**PAGE TEXT**:
Stoneware Limit Study

[Fred Sweet]

Nerd,

Is that OH4 and OH23 or OM4 and OM23? Just am not familiar with either of the first two ball clays. Would you confirm/clarify, please?

Fred

[Fred Sweet]

Thanks, Nerd. I've heard of Old Hickory, Just never looked at their numbering system since I've never used them.

Fred

[Callie Beller Diesel]

Might it not be a good idea to create a separate thread that summarizes these thoughts, if it's gong to be pinned and linked to? 7 pages of us all waxing nerdy is perhaps a bit of a chewy read to some initiates, and there's a bit of rambling to weed through. Im good at summary writing, if you want.

[Guest JBaymore]

John (Moderator)

 

Question:

 

Tony Hansen emailed me yesterday wanting to include the SAS Formula on his website. It is also coming out in Clay Monthly shortly: so I am bouncing this idea off of Julie as well. Tony wants a link, as does Julie to a place where all the formulation criteria is listed and explained. If I create a new thread, with several  lengthy posts explaining all the parameters and formulation criteria: can it be pinned?

 

Nerd

 

by the way: was just going to link this thread, to the pinned thread. For those with questions.

 

 

Looking into this idea.  Watch your PMs.

 

BTW........... Did you mean "Ceramics Monthly"  where you wrote "Clay Monthly"?

 

best,

 

.............john

[glazenerd]

Callie: it would be a new thread. I will keep you offer in mind. Been reworking the formula: I now have it where it gives particle distribution in numerical terms, rates density packing, projected green strength and gives a projected plasticity value: before you even mix it.

 

Sorry John..Ceramics Monthly...too many thoughts rolling around upstairs. Been working on conversion tables.

 

Nerd

[Guest JBaymore]

 

One of the assumptions about stoneware clay, was that all the clay particles melted to form a vitreous body.

 

 

Actually..... no.  I don't think that ever was the assumption by folks that are "into" this stuff.

 

Stoneware clay is more like fiberglass cloth with fiberglass resin.  The crystalline materials (cloth) are bound together with the glassy phase (resin). 

 

The fact that it is NOT fully vitreous (which would basically be glass) is the reason that no one has ever been able to develop a computer model for predicting the performance of a clay body for such stuff as CTE.

 

best,

 

................john

[glazenerd]

Looking for alternatives to add plasticity to a clay body?  hectorite. In the same class as bentonite. Adds nearly the same plasticity as macaloid, for less than half the price. Works well with white body porcelain.

 

Nerd

[High Bridge Pottery]

I think part of the problem is calling ware 'vitrified' kind of implies that everything has melted into something noncrystalline when instead you have melted enough stuff to fill in the gaps.

[glazenerd]

Joel:

 

Formulation theory #2:  The Dart Theorem

 

Keep throwing crap at it until something sticks.

**SUPPLIED MATERIAL**:
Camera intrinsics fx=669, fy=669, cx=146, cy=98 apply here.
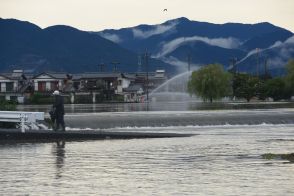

**TASK BRIEF**: Copy everything from "Stoneware clay is" down to "stuff as CTE." in the stoneware thread, changing each "cloth" to "mat".

**OUTPUT OF THE TASK**:
Stoneware clay is more like fiberglass mat with fiberglass resin.  The crystalline materials (mat) are bound together with the glassy phase (resin). 

 

The fact that it is NOT fully vitreous (which would basically be glass) is the reason that no one has ever been able to develop a computer model for predicting the performance of a clay body for such stuff as CTE.